Recent advances in epigenetics represent an exciting opportunity toward the incorporation of epigenetic mechanisms into carcinogen evaluation and safety assessment (Fig. 2). In spite of recent data on epigenetic mechanisms as biological mediators of certain exposures (such as EDCs discussed above), evidence for a causal role of epigenetic changes in carcinogenesis is limited. Although the incorporation of epigenetic mechanisms into carcinogen evaluation is at an early stage,[21,55] important data have been generated, and valuable scientific resources could be applied in the main international programs of carcinogen evaluation (such as the IARC Mono graphs Programs and National Toxicology Programs in the US). There will be value in designing integrated approaches aiming to interrogate all layers of the epigenome in response to carcinogen exposure in populations followed by validation in population-based studies and functional characterization in in vitro model systems (Fig. 2). There is an urgent need to develop epigenetic assays that incorporate scientifically sound experimental designs with particular consideration for dose and route of exposure. Identifying a set of priority carcinogens to be studied in detail will be an important start. We propose that particular attention should be paid to potential “epigenetic carcinogens” (such are those classified by IARC as probably carcinogenic or possibly carcinogenic to humans [Groups 2 A and 2B] that seem to act through nonmutational mechanisms), as opposed to established mutagens.

Conclusions

Remarkable progress in the field of epigenetics provides a better understanding of the etiology of human cancers and suggests a potential causal role for epigenetic disruptions linking environmental exposure to tumorigenesis.
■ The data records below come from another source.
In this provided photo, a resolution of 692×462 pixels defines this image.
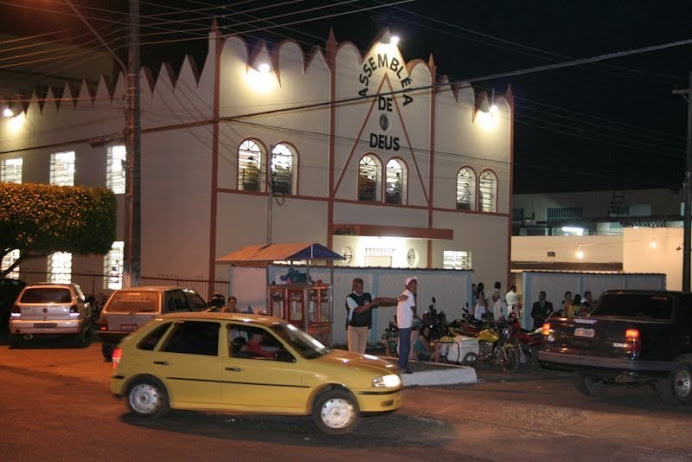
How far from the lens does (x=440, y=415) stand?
1178 centimetres

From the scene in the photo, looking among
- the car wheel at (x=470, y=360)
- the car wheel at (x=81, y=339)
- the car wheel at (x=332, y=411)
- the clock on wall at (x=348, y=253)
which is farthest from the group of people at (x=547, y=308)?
the car wheel at (x=332, y=411)

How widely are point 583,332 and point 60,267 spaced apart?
79.5 ft

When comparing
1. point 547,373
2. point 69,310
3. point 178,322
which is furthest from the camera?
point 69,310

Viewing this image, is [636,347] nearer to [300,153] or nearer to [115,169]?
[300,153]

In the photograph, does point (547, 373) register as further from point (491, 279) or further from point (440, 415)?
point (491, 279)

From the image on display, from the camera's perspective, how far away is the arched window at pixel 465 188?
33812 millimetres

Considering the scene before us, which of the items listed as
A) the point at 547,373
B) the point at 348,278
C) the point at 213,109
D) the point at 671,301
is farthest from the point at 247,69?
the point at 671,301

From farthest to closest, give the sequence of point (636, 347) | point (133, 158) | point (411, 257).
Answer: point (411, 257), point (133, 158), point (636, 347)

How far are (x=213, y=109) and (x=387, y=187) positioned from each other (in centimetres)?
828

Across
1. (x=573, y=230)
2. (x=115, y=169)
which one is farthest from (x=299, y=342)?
(x=573, y=230)

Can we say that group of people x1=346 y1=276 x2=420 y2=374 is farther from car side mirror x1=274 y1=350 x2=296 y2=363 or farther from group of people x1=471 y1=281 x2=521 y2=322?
group of people x1=471 y1=281 x2=521 y2=322

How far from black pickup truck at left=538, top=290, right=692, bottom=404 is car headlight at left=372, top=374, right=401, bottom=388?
4.16 metres

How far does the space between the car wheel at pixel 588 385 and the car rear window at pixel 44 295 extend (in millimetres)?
12066

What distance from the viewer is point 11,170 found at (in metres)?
34.8
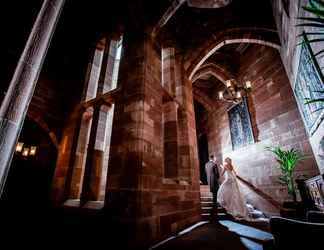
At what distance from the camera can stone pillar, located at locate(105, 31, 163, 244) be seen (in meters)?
2.52

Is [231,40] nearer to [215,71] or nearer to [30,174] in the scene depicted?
[215,71]

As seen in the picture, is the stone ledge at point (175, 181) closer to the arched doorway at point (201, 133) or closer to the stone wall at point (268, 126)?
the stone wall at point (268, 126)

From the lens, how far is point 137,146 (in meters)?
2.87

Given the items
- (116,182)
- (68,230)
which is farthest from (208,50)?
(68,230)

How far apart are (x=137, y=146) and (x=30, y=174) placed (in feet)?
17.7

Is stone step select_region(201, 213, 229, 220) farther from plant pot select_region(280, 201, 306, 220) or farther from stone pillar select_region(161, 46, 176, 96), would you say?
stone pillar select_region(161, 46, 176, 96)

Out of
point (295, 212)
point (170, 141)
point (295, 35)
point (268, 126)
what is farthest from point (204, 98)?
point (295, 212)

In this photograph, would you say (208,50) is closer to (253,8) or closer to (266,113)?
(253,8)

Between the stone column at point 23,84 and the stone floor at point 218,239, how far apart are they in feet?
7.44

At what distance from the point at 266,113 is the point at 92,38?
22.1ft

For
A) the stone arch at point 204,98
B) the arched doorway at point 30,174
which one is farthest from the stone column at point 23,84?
the stone arch at point 204,98

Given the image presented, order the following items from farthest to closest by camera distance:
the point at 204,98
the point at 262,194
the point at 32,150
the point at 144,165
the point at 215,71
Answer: the point at 204,98
the point at 215,71
the point at 32,150
the point at 262,194
the point at 144,165

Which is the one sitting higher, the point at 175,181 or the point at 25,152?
the point at 25,152

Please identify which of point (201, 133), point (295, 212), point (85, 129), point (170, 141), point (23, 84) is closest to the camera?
point (23, 84)
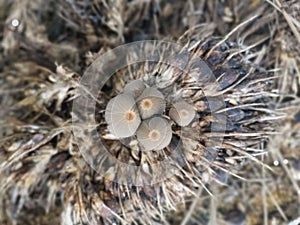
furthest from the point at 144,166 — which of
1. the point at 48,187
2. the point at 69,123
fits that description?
the point at 48,187

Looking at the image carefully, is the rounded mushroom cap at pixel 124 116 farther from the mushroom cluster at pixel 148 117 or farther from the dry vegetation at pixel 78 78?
the dry vegetation at pixel 78 78

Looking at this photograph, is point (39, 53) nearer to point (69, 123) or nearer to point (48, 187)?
point (69, 123)

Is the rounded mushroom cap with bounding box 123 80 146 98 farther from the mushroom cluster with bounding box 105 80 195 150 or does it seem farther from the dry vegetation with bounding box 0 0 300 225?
the dry vegetation with bounding box 0 0 300 225

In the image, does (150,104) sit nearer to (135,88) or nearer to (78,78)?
(135,88)

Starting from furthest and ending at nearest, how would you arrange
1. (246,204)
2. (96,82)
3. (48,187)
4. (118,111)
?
1. (246,204)
2. (48,187)
3. (96,82)
4. (118,111)

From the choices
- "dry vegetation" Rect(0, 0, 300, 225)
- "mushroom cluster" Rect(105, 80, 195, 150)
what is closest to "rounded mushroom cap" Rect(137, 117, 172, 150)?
"mushroom cluster" Rect(105, 80, 195, 150)

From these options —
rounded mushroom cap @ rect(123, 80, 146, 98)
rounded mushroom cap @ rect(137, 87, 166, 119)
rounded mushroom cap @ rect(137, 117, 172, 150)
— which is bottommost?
rounded mushroom cap @ rect(137, 117, 172, 150)
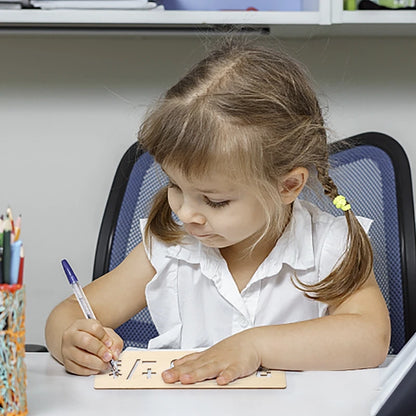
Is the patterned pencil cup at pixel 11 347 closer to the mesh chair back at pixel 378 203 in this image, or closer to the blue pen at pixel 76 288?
the blue pen at pixel 76 288

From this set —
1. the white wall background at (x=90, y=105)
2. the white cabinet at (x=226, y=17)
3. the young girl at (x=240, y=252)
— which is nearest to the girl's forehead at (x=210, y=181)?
the young girl at (x=240, y=252)

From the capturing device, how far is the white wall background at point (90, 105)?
167cm

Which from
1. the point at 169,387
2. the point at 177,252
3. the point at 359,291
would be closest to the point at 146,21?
the point at 177,252

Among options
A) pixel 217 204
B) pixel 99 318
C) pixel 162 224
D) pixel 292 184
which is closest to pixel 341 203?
pixel 292 184

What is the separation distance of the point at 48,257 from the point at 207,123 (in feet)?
3.00

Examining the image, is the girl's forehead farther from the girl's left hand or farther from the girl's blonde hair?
the girl's left hand

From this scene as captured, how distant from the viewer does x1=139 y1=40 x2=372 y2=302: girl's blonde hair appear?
955 mm

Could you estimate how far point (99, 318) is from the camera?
111 cm

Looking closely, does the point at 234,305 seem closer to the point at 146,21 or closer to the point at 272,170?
the point at 272,170

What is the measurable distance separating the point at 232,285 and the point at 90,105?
73cm

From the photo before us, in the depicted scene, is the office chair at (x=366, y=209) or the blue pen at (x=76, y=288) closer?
the blue pen at (x=76, y=288)

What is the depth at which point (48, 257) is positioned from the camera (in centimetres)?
177

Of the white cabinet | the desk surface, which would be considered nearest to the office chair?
the white cabinet

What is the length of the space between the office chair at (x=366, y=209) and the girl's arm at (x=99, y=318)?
12 centimetres
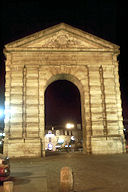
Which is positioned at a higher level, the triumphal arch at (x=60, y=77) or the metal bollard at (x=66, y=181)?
the triumphal arch at (x=60, y=77)

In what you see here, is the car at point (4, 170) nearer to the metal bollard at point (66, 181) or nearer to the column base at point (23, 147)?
the metal bollard at point (66, 181)

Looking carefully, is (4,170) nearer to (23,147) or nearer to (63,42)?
(23,147)

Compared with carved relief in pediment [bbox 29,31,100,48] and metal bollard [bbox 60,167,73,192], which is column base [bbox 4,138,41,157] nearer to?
carved relief in pediment [bbox 29,31,100,48]


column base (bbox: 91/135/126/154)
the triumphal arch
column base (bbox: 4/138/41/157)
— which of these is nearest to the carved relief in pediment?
the triumphal arch

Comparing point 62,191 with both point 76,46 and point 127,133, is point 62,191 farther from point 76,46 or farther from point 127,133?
point 127,133

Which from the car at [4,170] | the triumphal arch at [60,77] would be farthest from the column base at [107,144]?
the car at [4,170]

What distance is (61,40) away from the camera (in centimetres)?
2195

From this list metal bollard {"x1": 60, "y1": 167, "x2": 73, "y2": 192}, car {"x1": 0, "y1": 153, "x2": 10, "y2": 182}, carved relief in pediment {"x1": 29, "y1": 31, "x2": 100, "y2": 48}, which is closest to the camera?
metal bollard {"x1": 60, "y1": 167, "x2": 73, "y2": 192}

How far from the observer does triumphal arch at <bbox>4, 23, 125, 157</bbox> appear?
A: 1995 centimetres

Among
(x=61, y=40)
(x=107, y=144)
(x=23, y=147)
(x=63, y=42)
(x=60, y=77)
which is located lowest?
(x=23, y=147)

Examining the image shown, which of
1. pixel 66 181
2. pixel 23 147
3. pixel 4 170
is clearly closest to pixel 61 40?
pixel 23 147

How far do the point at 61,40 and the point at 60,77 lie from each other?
3.73 metres

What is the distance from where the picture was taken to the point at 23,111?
20281 mm

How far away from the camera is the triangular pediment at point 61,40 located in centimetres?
2150
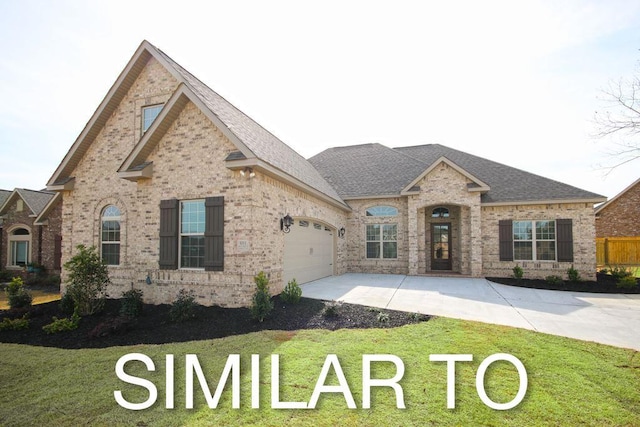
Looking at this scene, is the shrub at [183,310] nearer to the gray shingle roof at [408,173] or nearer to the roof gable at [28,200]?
the gray shingle roof at [408,173]

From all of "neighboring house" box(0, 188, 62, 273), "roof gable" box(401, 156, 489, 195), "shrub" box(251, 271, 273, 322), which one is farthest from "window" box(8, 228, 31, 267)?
"roof gable" box(401, 156, 489, 195)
The emergence of powerful sequencing technologies has enabled the analysis of the epigenome with high resolution in both genome-wide and high-throughput settings, thus dramatically accelerating investigations in cancer biology and molecular epidemiology. Major international efforts have brought about critical advances, with the establishment of reference epigenomes for many normal cell types and cancer-specific epigenomes for several tumor types. Recent studies contributed to the identification of epigenetic events deregulated by specific environmental and lifestyle stressors, supporting the hypothesis that the epigenome may function as an interface between environmental factors and the genome. Importantly, many studies provided evidence that environmental exposures can induce specific changes in the epigenome. Such epigenetic “fingerprints” will prove instrumental in carcinogen evaluation and identification and in the discovery of new biomarkers for risk stratification and novel interventions for prevention.